Wednesday, March 18, 2015
Pilot Review: One Big Happy
It's a shame when bad shows happen to good people. With such likeable personalities as Elisha Cuthbert and Nick Zano in front of the camera, and everyone's favorite dancing talk show host Ellen Degeneres working behind it, you would think NBC's latest offering would be, at the very least, enjoyable. But One Big Happy can't even manage that.

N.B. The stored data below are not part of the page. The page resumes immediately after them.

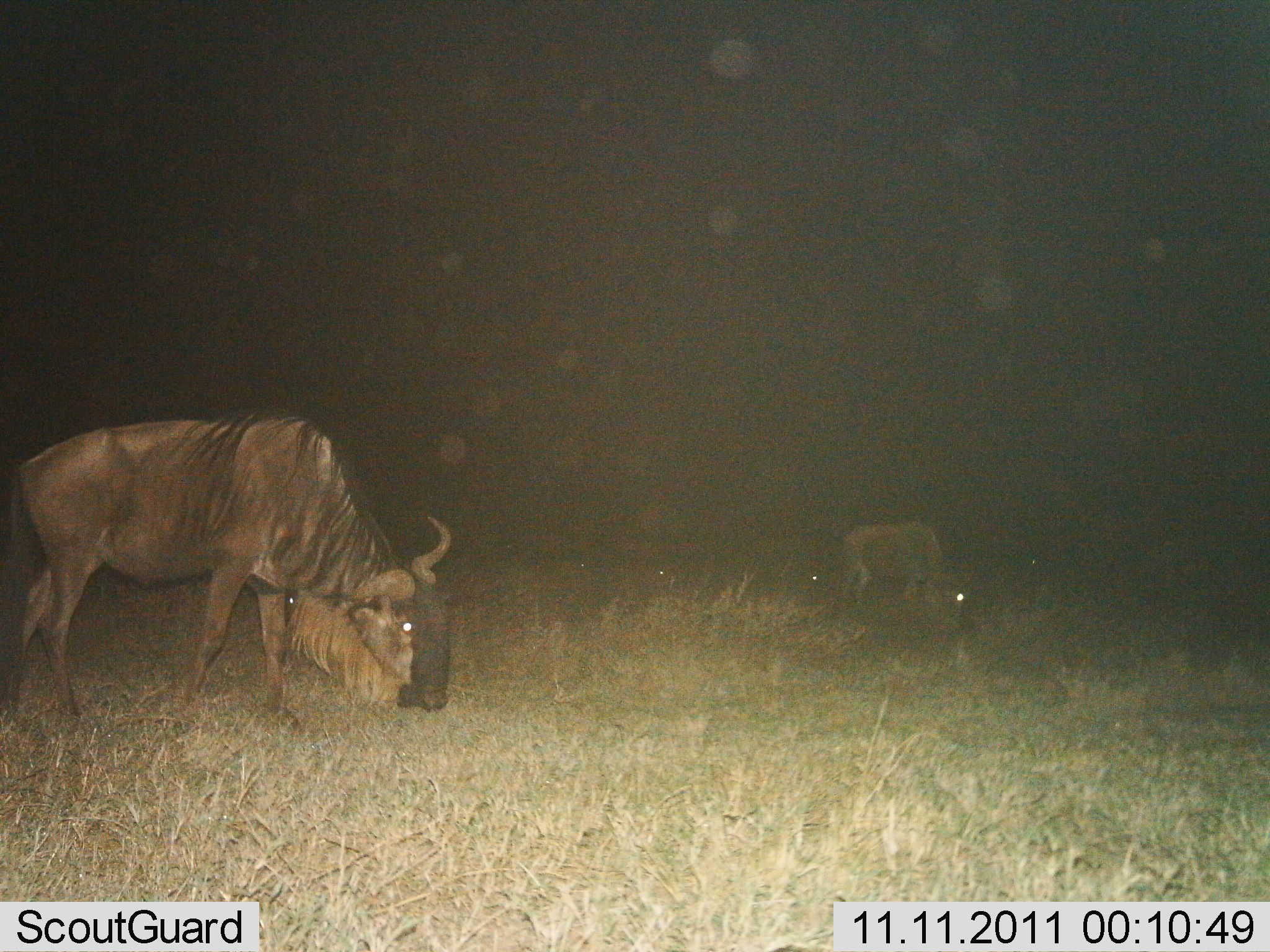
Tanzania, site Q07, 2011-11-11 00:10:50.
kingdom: Animalia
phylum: Chordata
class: Mammalia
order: Artiodactyla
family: Bovidae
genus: Connochaetes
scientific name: Connochaetes taurinus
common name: blue wildebeest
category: wildebeest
Wildebeest (blue wildebeest) (Connochaetes taurinus), count 2. Behavior (volunteer vote fractions): standing 30%, resting 0%, moving 10%, interacting 0%. Young present (vote fraction): 0%. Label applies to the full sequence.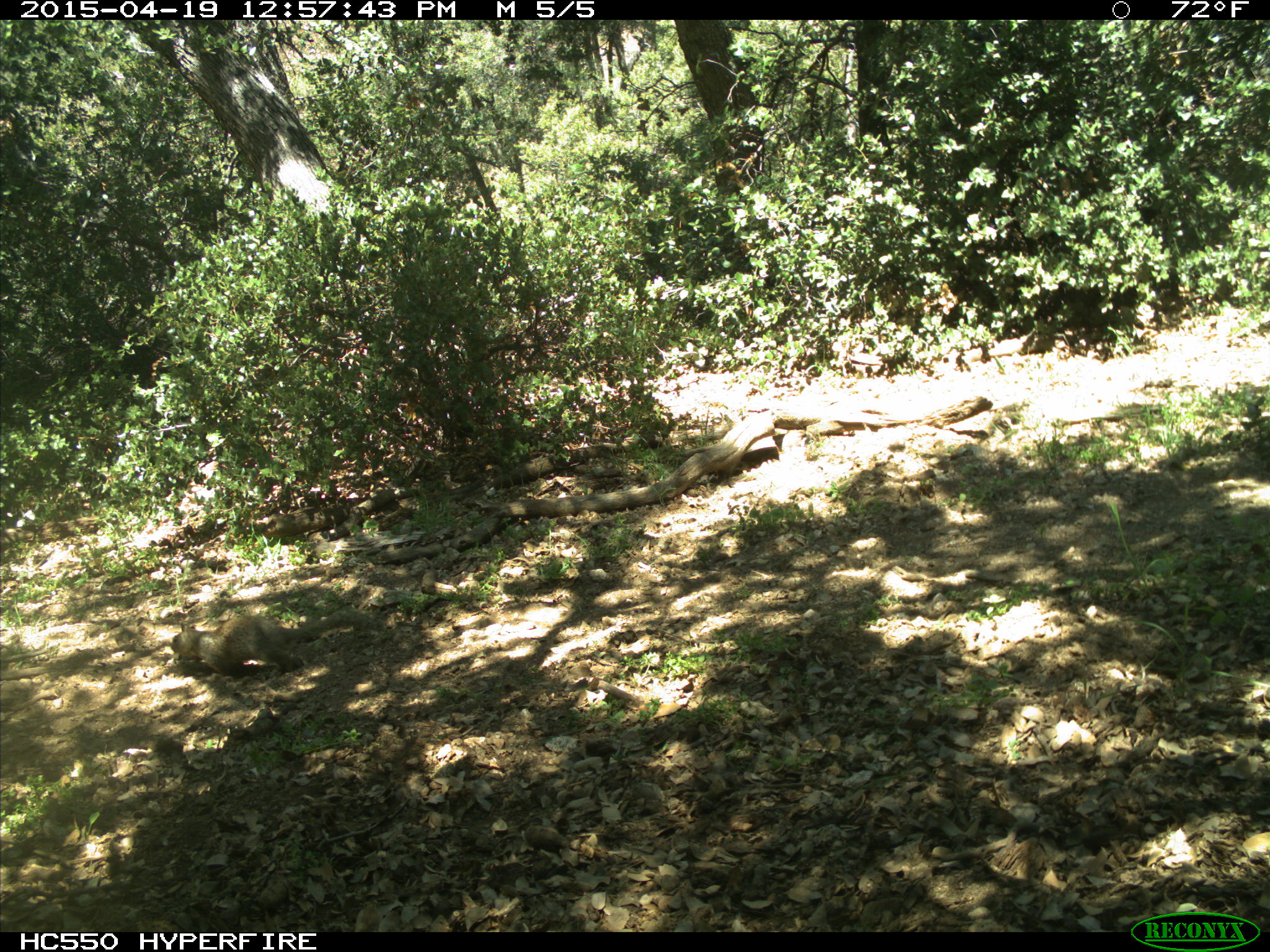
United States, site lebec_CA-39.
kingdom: Animalia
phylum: Chordata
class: Mammalia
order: Rodentia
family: Sciuridae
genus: Otospermophilus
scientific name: Otospermophilus beecheyi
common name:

Think of the most generic, dated sitcom you possibly can. It probably resembles One Big Happy, a show so predictable and uninspired, a kind-of Will & Grace in reverse, that it could not be more banal. Lizzy (Happy Endings' Cuthbert) hasn't found the right woman yet, and neither has her best friend Luke (Zano, also late of Happy Endings, but probably best remembered for What I Like About You). So they decide to start their own family, per a pact they made years ago. But just as Lizzy enters into fertility treatment to try and become pregnant, Luke meets Prudence (Kelly Brook) and falls instantly in love with the soon-to-be-deported British beauty, complicating his commitment to Lizzy and their unborn child.
The one positive thing I can say about One Big Happy is that the characterization of Lizzy is very forward-thinking. Almost everything else in the pilot's script relies on cliches, but Lizzy is not a stereotypical sitcom lesbian. There's not a Home Depot joke or a flannel shirt in sight (and the term "lipstick lesbian" is never uttered once either, thankfully). But considering Lizzy's sexuality is the only twist in the plot that sets One Big Happy apart from any of a dozen similar (failed) 90s sitcom, it's odd that it's not treated as more of an anomaly. That's a refreshing sign of the times, but it also fails to bring any real interest to the show. Whereas Will & Grace could be built around the entire of premise of two friends living together, one straight and one gay, and be groundbreaking, One Big Happy's similar treatment of the concept makes you say "So what?" in 2015.
And that's a big problem for a show without anything else unique or fresh to offer. The setup of Prudence and Luke's relationship is completely forced; the "modern family" that comprises Luke, Prudence, and Lizzy doesn't feel all that modern in a television landscape that has been dealing with relationships and friendships in this way for over twenty years, and with mixed families (including sexualities) for almost as long. Audiences crave something different, something with a distinct point of view. Look at how well black-ish and The Last Man on Earth are doing, both shows that take well-worn concepts and present them with a new twist and a fresh voice. One Big Happy doesn't have that, just pieces of ideas from older, better shows (Friends, Ellen, Will & Grace, etc).
And it's a shame, because the leading players have been so likeable in other projects. Elisha Cuthbert is energetic and adorable as Lizzy, and she really plays up the control freak angles of her character to somewhat comedic effect. Zano is cute, but Luke is written as a total idiot and gets the pilot's most groan-worthy lines. (Lizzy: "You don't have to be bitchy!" Luke: "Well, that's the bitch calling the bitch a bitch.") Neither are given much to work with by creator Liz Feldman (a former writer for Ellen's talk show and, more recently, for 2 Broke Girls), who does not have an ear for natural dialogue or a knack for funny situations. Her script is derivative to the point of being self-referential; in the final act, when Lizzy tries to get Prudence from boarding a plane, the writing plainly states that it's ripping off countless romantic comedies that have come before it when Lizzy says, "I did what every guy does in every movie." It makes for a wooden, unfunny half-hour that evokes a blase feeling from its audience. This is one that can be easily missed.